Almost everyone was relocated to the city of Mariana. But Elias Geraldo de Oliveiras insisted on staying. He moved in to his sister’s house, one of the few left standing.
“At night it is difficult. It’s so dark. It’s very lonely. You only hear dogs barking, calling out for people,” he says.
“It’s as though we lived in one world and now we are in another.”
He points out the ruins of his favourite bar, the school, the day-care centre that had just been opened – everything buried in mud, the walls still standing, died in solid ochre.
The house he grew up in is destroyed. The mud has dried out at around chest-height, cementing together a bizarre disarray of objects – a record player half dug into the earth, his motorbike, a stove.
He points to the ruins all around and says all the houses were owned by his siblings.

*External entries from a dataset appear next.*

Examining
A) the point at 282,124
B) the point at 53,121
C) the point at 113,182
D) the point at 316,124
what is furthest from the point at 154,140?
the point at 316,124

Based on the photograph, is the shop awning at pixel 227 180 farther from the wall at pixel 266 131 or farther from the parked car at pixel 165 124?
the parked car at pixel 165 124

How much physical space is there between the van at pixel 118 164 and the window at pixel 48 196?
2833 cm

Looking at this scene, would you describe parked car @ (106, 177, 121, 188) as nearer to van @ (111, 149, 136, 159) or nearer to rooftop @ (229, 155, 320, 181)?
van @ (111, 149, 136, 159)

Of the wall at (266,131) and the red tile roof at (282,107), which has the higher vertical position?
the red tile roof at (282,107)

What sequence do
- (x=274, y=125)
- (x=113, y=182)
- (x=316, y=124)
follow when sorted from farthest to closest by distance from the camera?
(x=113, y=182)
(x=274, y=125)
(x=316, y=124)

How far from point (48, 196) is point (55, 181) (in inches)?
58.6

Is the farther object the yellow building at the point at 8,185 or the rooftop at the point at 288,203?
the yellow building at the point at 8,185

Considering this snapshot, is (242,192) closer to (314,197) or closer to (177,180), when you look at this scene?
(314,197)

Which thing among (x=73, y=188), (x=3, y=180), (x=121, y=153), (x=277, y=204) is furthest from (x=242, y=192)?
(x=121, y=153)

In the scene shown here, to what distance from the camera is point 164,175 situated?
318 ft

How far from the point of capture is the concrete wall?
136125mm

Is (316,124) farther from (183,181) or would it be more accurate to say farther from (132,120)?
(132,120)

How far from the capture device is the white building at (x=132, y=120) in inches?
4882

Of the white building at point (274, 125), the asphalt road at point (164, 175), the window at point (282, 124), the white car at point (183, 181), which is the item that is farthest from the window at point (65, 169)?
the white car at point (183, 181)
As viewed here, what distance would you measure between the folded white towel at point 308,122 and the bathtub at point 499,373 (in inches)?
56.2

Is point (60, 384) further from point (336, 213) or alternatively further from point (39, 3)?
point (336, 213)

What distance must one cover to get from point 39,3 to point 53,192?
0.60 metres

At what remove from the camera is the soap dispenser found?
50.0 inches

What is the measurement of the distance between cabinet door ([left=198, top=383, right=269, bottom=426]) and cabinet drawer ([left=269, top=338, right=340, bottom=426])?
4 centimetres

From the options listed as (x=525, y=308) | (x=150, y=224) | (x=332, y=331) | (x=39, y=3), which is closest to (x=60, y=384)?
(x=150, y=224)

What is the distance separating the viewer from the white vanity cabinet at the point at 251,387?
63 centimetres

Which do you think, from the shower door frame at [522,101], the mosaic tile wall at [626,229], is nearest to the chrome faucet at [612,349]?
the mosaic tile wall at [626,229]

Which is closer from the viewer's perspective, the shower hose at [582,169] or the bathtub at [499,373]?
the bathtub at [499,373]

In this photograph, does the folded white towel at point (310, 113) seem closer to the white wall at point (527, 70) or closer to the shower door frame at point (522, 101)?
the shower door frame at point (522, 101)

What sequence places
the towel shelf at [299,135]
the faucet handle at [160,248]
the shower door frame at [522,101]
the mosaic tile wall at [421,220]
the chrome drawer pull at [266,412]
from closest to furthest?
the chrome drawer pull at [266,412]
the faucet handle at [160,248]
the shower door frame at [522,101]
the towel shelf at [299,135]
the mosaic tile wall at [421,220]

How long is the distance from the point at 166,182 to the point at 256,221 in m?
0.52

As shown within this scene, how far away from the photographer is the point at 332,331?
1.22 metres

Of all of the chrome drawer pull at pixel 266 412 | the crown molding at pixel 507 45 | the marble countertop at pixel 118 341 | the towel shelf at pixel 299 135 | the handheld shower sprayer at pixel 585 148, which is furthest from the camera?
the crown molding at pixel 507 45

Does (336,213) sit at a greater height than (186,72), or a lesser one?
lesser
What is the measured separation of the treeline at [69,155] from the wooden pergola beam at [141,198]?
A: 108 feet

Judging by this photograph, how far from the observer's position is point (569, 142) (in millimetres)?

“The community was very unified. Now everyone is scattered apart in Mariana,” he regrets. “I couldn’t stand to live in the city. This is my place.”
‘They killed the river spirit’, Douglas Krenak, 33, indigenous leader
In the days after the dam break, dozens of cities and communities along the Doce river grew apprehensive, as the stain of mud progressed with the currents.
Douglas Krenak recalls the day the water changed colours by the krenak indigenous village, home to about 400 people in Resplendor, between the states of Minas Gerais and Espirito Santo.
“It was dreadful to see that sea of mud invade the river we have always learned to cherish and protect, with thousands of fish dying and dead animals being carried by the stream. We are still in mourning.”
He says the river is fundamentally linked to the tribe’s existence. It provides food; it is a setting for games and rituals; it is where they bathe. All that has been suspended for the unforeseeable future.
He says the krenaks call the Doce river “watu”, great father or great river.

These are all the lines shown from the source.